Costs vary depending on the plan and your specific drugs. Most people will pay a monthly premium plus a share of the cost of their prescriptions, including a deductible (if the plan has one), copayments, and/or coinsurance. All Medicare Prescription Drug Plans have to provide at least a standard level of coverage set by Medicare. However, some Medicare Prescription Drug Plans might offer more coverage and additional drugs, generally for a higher monthly premium.
People with limited income and resources may be able to get extra help paying for their Medicare drug plan costs. If you have a higher yearly income, you might also have to pay a Part D Income-Related Monthly Adjustment Amount (IRMAA).
If you’re already getting Social Security benefits, you’ll be automatically enrolled in Medicare. You’ll get your Initial Enrollment package, which includes your Medicare card and other information, about 3 months before you turn 65 (coverage begins the first day of the month you turn 65), or 3 months before your 25th month of disability benefits (coverage begins your 25th month of disability benefits).
If you’re not getting retirement benefits from Social Security or the Railroad Retirement Board (RRB), you must sign up to get Medicare.
Having coverage through an employer while you or your spouse are still working can affect your Part B enrollment rights. If you or your spouse are covered through active employment, you have a Special Enrollment Period (SEP).

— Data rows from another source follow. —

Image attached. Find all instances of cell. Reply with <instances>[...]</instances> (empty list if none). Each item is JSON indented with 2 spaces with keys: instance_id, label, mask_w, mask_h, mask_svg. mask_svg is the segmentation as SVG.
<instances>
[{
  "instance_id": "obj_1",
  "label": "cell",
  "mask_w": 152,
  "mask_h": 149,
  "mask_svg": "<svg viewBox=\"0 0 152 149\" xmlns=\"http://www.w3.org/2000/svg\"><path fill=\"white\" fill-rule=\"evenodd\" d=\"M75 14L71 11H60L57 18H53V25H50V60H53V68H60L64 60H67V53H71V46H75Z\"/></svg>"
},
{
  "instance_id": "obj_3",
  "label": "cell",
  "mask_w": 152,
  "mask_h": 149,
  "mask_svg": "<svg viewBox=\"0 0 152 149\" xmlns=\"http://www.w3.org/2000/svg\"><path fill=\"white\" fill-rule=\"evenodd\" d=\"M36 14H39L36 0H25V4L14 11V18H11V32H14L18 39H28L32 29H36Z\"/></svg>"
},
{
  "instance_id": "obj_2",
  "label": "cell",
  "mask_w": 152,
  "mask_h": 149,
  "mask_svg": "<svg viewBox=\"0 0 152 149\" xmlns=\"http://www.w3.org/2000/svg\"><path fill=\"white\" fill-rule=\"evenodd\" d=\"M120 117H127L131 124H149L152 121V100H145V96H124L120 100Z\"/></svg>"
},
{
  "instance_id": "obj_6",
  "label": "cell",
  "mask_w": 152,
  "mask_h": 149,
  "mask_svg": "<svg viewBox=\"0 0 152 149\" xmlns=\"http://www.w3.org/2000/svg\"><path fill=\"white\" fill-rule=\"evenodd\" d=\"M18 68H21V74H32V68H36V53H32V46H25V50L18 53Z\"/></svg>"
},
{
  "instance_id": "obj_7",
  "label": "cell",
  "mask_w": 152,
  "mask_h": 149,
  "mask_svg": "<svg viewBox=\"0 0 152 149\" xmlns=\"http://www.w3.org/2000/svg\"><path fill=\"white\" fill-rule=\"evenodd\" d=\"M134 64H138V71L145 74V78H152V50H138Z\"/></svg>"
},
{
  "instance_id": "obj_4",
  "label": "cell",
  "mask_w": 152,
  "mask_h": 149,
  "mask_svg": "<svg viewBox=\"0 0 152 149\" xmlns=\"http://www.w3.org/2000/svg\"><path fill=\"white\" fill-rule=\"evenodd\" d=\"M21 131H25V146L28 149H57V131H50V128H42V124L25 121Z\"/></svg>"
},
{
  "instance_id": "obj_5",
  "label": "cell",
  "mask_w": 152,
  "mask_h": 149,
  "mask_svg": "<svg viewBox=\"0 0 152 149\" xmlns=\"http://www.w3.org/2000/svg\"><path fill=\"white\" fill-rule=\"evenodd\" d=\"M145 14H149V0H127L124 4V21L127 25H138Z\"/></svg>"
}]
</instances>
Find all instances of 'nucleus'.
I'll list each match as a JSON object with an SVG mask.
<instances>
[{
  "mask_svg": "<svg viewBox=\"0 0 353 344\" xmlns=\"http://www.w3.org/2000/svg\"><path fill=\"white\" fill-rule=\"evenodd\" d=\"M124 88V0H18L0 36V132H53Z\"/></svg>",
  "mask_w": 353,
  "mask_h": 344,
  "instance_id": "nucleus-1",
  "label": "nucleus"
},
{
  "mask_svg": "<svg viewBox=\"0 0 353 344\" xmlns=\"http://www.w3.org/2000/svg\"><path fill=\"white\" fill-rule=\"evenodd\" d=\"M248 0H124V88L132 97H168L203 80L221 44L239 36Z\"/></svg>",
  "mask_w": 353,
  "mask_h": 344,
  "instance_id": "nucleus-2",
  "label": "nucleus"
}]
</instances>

This means you can join Part B any time that you or your spouse are working, and covered by a group health plan through the employer, or during the 8-month period that begins the month after the employment ends or the group health plan coverage ends, whichever happens first. Usually, you don’t pay a late enrollment penalty if you sign up during an SEP. You should contact your employer or union benefits administrator to find out how your insurance works with Medicare, and whether it would be to your advantage to delay Part B enrollment.
Generally, no. In most cases, it’s against the law for someone who knows you have Medicare to sell you a Marketplace plan, because that would duplicate your coverage. Medicare isn’t part of the Marketplace. If you have Medicare, you’re covered and don’t need to do anything about the Marketplace.
If you become eligible for Medicare after you join a Marketplace plan, generally it’s to your advantage to sign up when you’re first eligible for Medicare because:
- Once you’re eligible for Medicare, you won’t be able to get lower costs (subsidy) for a Marketplace plan based on your income.
- If you enroll in Medicare after your Initial Enrollment Period ends, you may have to pay a late enrollment penalty for as long as you have Medicare.
You usually don’t pay a monthly premium for Part A coverage if you or your spouse paid Medicare taxes while working. You pay a premium for Part B each month which is $135.50 for 2019.